The dangers associated with premarital sex like STIs (Sexually Transmitted Infections), unwanted pregnancies and abortions, and other emotional traumas that follow an eventual breakup far outweigh the benefits at this time. This is why abstinence remains on the top of the list in the preventive strategies for STIs (the ABC's of STI prevention which has been shown to result in a decline in HIV infection), where A, is abstinence; B is, be faithful; and C is, use condom/contraceptive. "D" can also be added, where it may stand for drugs as post-exposure prophylaxis.
What are some precautions to take before having sex?
Sex is classified as high-risk behaviour. This means that it is potentially dangerous to overall health and wellbeing, including social and financial wellbeing.
Abstinence is possible and achievable, and this is what is universally advocated. However, if for some reason you cannot abstain from premarital sex, there are some precautions you must observe.
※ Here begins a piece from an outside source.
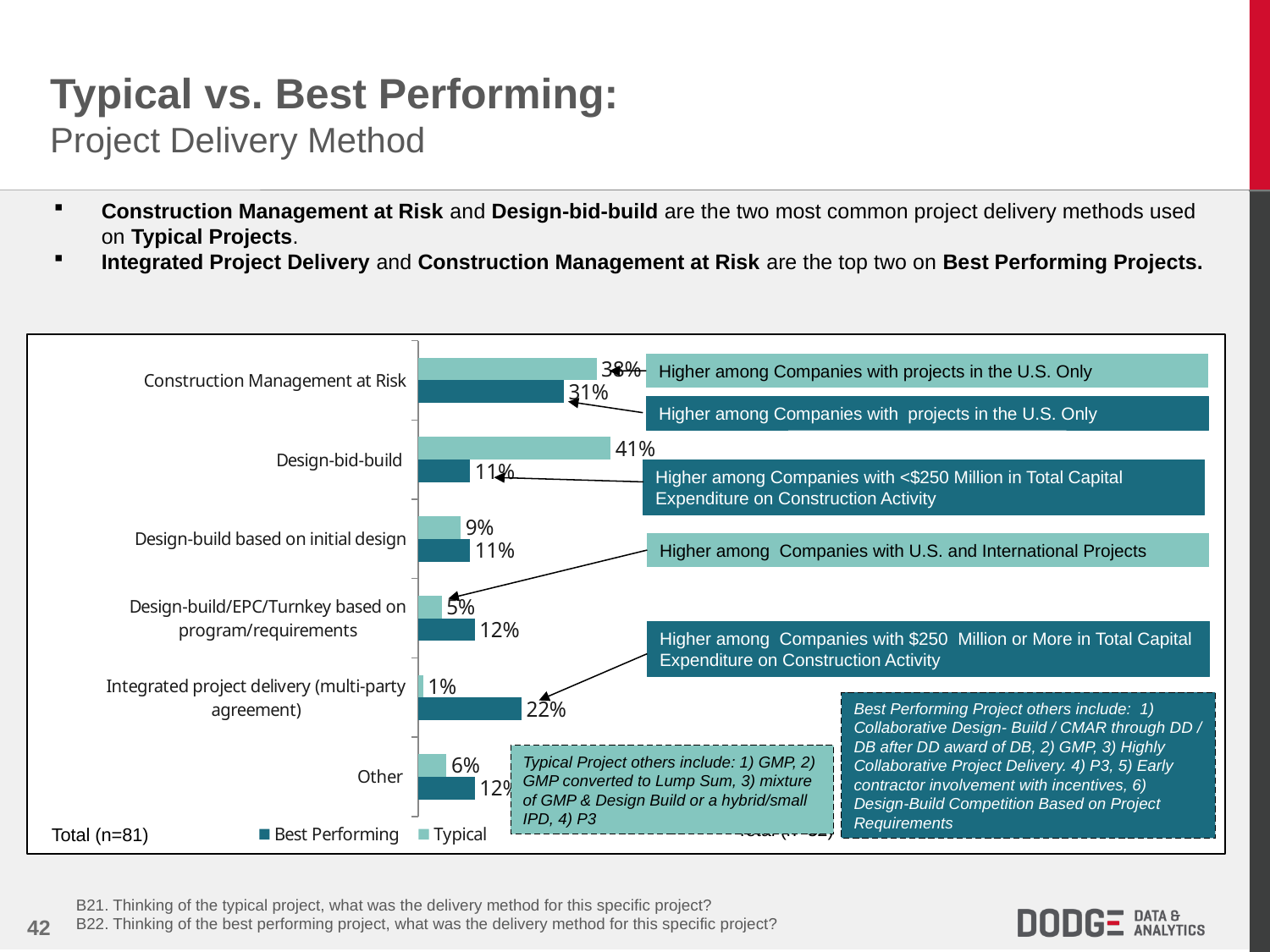
What kind of chart is shown on the slide? Bar chart What is the Best Performing value for Integrated project delivery (multi-party agreement)? 22% What is the Typical value for Design-bid-build? 41% What is the difference between the Typical and Best Performing values for Design-bid-build? 30 percentage points How many project delivery method categories are shown in the chart? 6 For Design-build/EPC/Turnkey based on program/requirements, which is larger: the Best Performing value or the Typical value? Best Performing What is the Best Performing value for Design-bid-build? 11% How many series does the chart legend list? 2 Which delivery method has the highest Best Performing value? Construction Management at Risk Which delivery method has the lowest Typical value? Integrated project delivery (multi-party agreement) Which delivery method has the highest Typical value? Design-bid-build What is the Typical value for Integrated project delivery (multi-party agreement)? 1%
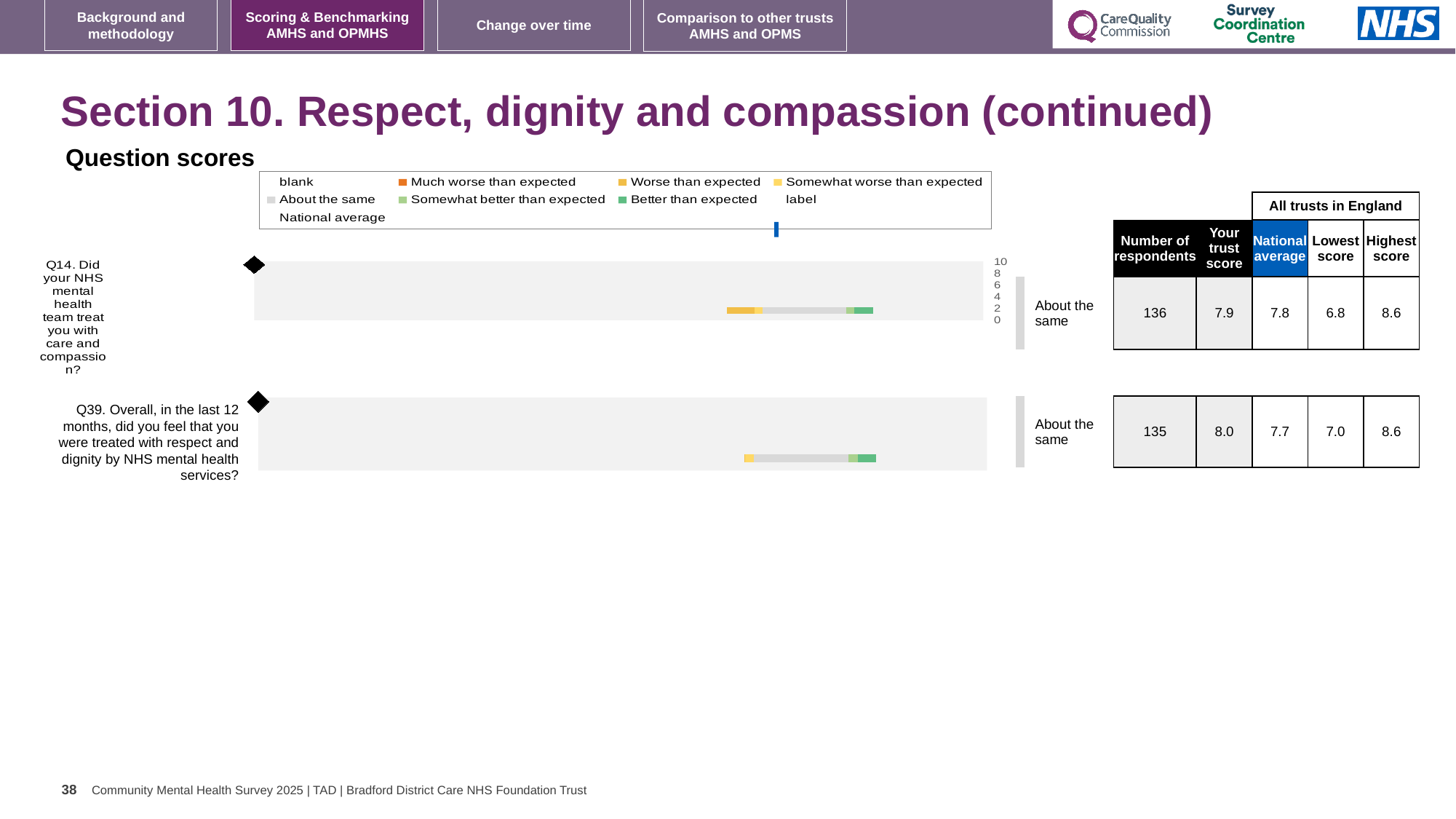
What is the lowest score among all trusts in England for Q39? 7.0 What is the national average score for Q39? 7.7 What is the difference between the highest and lowest scores for Q39 across all trusts in England? 1.6 How many questions are plotted in the Question scores charts on this slide? 2 What is the trust score for Q14 (Did your NHS mental health team treat you with care and compassion?)? 7.9 What is the national average score for Q14? 7.8 What is the trust score for Q39 (treated with respect and dignity by NHS mental health services)? 8.0 How many respondents answered Q14? 136 Which question has the higher trust score, Q14 or Q39? Q39 By how much does the trust score for Q39 exceed the national average for Q39? 0.3 What benchmark category is shown for Q14? About the same What is the highest score among all trusts in England for Q14? 8.6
First, be faithful to one partner who should also be faithful to you. This way, you reduce the chances of contracting sexually transmitted infections.
Next, use a condom. Condoms are barrier contraceptive methods the prevent direct contact between the male genitals (penis) and the vagina of the female. It prevents contact with the potentially infectious fluids secreted during the sexual process including semen, which has the consequent outcome of preventing pregnancy.
You have now seen the benefits of sexual intercourse for a relationship. Several scientific pieces of evidence back up these claims about the benefits of sex for partners in a relationship.
You also found learnt that, even though sex has great benefits for any relationship, it is not recommended as first-line for a pre-marital relationship because of the associated risks when practised in unsafe ways as you would find in that category of sexual partners.
In any case, following the universal precautions of ABC's, you will surely be within the minimum radar circumference of safety, with abstinence being the best ever form of precaution.